La Communauté économique des États de l’Afrique de l’Ouest (CEDEAO) relance sa Force en attente (ECOWAS Standby Force – ESF) pour répondre aux menaces croissantes dans la région. Lors de la 44ᵉ réunion des chefs d’État-major, tenue vendredi 27 février à Freetown, capitale de la Sierra Leone, les responsables militaires des 12 États membres ont examiné la multiplication des crises sécuritaires et des menaces transnationales.
La décision de constituer cette force a pour objectif de fournir une réponse coordonnée et rapide aux crises, qu’il s’agisse de conflits armés, de violations massives des droits humains ou de tentatives de coup d’État contre des gouvernements élus. Selon les experts, cette initiative permet à la Cédéao de renforcer sa capacité à intervenir avant que les situations locales ne se transforment en crises régionales.

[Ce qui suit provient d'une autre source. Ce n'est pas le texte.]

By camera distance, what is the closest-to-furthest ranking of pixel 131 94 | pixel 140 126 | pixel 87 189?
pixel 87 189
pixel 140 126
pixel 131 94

La sous-région ouest-africaine fait face à un panel complexe de menaces : le terrorisme s’étend des zones intérieures vers les côtes atlantiques, la criminalité transnationale se développe, et l’insécurité maritime compromet le commerce et les routes stratégiques. Les États de la région peinent à sécuriser leurs frontières et à protéger leurs populations, laissant un vide exploité par des acteurs armés ou des réseaux criminels.
Cette relance s’inscrit dans la continuité historique des interventions de la Cédéao. La Force en attente succède à l’ECOMOG, qui avait été déployé dans les années 1990 au Liberia, en Sierra Leone, en Guinée-Bissau, et au début des années 2000 en Côte d’Ivoire. L’expérience ECOWAS a démontré que la coordination régionale et l’action rapide peuvent stabiliser des États fragiles et prévenir l’escalade des conflits.
Un précédent récent illustre la capacité opérationnelle de la Force : elle a été déployée début décembre 2025 au Bénin, après une tentative de coup d’État. Les bataillons envoyés, composés de troupes ivoiriennes et nigérianes, ont contribué à sécuriser le territoire et à soutenir le gouvernement dans la restauration de l’ordre constitutionnel.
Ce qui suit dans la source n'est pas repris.